··· Excerpted text ···

More than 260,000 heavily redacted pages trickled in and were methodically combed through by the four plaintiff groups: Marin County DOG, Save Our Recreation, SFDOG and Coastside DOG of San Mateo County, and their attorney Chris Carr, of Mill Valley, a partner with Morrison & Foerster.

On Jan. 4, less than a week before the final plan would be signed into the official record, the plaintiffs revealed examples of unethical and perhaps illegal conduct on the part of senior GGNRA officials and staff. They posted more than 40 damning documents on a website they called WoofieLeaks.

In one instance, former GGNRA Director of Communications and Partnerships Howard Levitt, who retired last October, used his personal email account to conduct business regarding the dog management plan.

The decision-making process was required to be unbiased, but Levitt had worked with several private organizations to stack the deck against dog walking.

Levitt also directed staff to destroy emails and discuss aspects of the plan offline. “Everyone: Please delete this and the previous message,” Levitt wrote in a September 2013 email. “These conversations are best done by phone.”

A GGNRA wildlife ecologist urged staff in a 2006 email to leave out data from the Dog Management Plan Environmental Impact Statement, because it did not jibe with their desired outcome, specifically, to virtually eliminate dogs in the GGNRA.

It also seemed that Levitt had a personal bone to pick with dogs. In April 2014, he wrote to Kimberly Kiefer of San Francisco Recreation and Parks about his broken finger: “Ironically, it’s my middle finger … probably broke it expressing my opinion of out-of-control off-leash dog visitors.”

The documents that came to light on WoofieLeaks spurred the decision by the NPS to halt the signing of the plan and conduct an internal investigation.

Congresswoman Jackie Speier believes that doesn’t go far enough and has called for a “truly independent inquiry into whether NPS employees acted improperly with regards to their work on the GGNRA Dog Management Plan.” Speier also said that the use of personal email to improperly coordinate with outside advocacy groups is potentially illegal.

···

Exercises:
**A.** In the article on the GGNRA dog management plan, what name did the plaintiffs give the website where they posted the documents?
**B.** In the GGNRA dog management plan article, replace "wildlife ecologist" with "park biologist" in the passage that opens with "A GGNRA wildlife" and closes with "in the GGNRA.", and write out that passage.
**C.** Extend the article on the GGNRA dog management plan past its final sentence.

··· Given entries ···

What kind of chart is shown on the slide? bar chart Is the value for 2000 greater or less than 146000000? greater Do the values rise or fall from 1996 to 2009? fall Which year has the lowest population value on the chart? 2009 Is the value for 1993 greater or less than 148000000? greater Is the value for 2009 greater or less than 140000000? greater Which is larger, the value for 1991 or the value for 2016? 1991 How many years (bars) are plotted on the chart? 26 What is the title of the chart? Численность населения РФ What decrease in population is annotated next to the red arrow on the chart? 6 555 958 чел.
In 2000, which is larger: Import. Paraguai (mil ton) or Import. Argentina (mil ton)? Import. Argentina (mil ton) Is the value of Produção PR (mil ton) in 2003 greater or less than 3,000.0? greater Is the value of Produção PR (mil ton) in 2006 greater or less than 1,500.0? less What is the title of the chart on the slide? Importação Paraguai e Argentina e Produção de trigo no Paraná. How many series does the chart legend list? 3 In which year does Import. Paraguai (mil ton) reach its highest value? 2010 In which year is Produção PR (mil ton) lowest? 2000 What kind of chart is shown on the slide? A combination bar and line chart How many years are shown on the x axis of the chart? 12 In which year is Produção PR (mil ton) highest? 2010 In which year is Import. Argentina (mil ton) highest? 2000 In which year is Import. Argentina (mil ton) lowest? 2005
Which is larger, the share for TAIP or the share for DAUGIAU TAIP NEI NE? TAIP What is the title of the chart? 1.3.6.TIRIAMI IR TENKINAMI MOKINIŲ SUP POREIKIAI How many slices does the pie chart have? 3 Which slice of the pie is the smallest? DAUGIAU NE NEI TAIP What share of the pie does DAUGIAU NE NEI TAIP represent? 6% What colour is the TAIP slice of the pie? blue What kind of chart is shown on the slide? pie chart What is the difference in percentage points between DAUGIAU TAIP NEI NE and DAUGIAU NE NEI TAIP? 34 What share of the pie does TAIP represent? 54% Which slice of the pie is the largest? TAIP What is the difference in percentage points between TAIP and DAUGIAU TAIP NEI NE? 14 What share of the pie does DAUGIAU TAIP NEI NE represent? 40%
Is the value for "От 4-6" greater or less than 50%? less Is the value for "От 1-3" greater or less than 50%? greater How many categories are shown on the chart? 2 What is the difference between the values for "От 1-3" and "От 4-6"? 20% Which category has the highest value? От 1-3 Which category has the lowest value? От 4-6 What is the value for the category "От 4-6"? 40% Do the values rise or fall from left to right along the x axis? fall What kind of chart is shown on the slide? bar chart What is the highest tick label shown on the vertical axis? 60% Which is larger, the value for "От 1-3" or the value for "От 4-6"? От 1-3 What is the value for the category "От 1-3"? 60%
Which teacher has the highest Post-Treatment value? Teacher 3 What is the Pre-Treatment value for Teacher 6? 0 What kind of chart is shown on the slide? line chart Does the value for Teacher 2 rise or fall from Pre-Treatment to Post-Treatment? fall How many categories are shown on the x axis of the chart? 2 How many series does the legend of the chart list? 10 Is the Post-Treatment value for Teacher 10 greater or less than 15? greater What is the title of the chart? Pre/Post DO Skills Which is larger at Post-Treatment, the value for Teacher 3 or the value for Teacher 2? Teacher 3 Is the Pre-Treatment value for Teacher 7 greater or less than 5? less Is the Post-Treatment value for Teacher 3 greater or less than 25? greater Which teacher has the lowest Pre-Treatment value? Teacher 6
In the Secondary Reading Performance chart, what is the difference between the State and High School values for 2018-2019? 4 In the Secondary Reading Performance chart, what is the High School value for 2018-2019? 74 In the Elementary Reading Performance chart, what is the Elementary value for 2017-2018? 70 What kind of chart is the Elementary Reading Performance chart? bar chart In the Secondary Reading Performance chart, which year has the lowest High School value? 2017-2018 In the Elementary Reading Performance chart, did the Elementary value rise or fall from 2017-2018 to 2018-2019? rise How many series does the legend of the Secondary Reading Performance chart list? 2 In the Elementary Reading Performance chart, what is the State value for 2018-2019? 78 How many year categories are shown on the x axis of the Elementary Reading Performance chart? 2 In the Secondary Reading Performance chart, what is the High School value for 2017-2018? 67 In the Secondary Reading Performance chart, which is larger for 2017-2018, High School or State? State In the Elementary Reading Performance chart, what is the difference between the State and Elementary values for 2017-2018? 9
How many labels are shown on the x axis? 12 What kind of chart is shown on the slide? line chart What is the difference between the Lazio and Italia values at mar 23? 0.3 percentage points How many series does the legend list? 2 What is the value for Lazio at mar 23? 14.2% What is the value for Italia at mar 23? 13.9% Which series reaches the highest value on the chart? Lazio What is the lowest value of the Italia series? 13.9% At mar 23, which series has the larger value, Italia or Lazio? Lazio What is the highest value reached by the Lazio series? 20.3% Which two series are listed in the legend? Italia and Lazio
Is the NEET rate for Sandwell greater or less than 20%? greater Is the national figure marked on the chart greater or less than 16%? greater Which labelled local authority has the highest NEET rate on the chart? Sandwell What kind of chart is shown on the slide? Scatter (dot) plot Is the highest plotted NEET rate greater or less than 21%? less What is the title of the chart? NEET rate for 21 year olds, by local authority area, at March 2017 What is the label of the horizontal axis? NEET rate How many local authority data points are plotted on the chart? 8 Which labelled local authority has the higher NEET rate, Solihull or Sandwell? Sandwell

···

Outputs by task:
**A.** WoofieLeaks

**B.**
A GGNRA park biologist urged staff in a 2006 email to leave out data from the Dog Management Plan Environmental Impact Statement, because it did not jibe with their desired outcome, specifically, to virtually eliminate dogs in the GGNRA.

**C.**
The possibly incriminating emails were among 260,000 pages that the NPS recently dumped on the plaintiffs. Though the federal magistrate who is presiding over the document production aspect of the lawsuit warned the plaintiffs that they wouldn’t find a smoking gun, they ended up uncovering an arsenal of information that they say demonstrates a clear bias on the part of the GGNRA staff.

The NPS declined to comment on the documents. Carr says they are just the tip of the iceberg.

“The records belong to us, the people,” says Carr, who adds that he and his clients will move ahead with the FOIA lawsuit against the NPS. Fimrite considers the emails as proof that the entire plan must be thrown out.

“Someone has to address what happened in the GGNRA,” Pandapas says. “The NPS can’t seem to engage in an honorable process. What’s happening in the Bay Area is nothing to be proud of.”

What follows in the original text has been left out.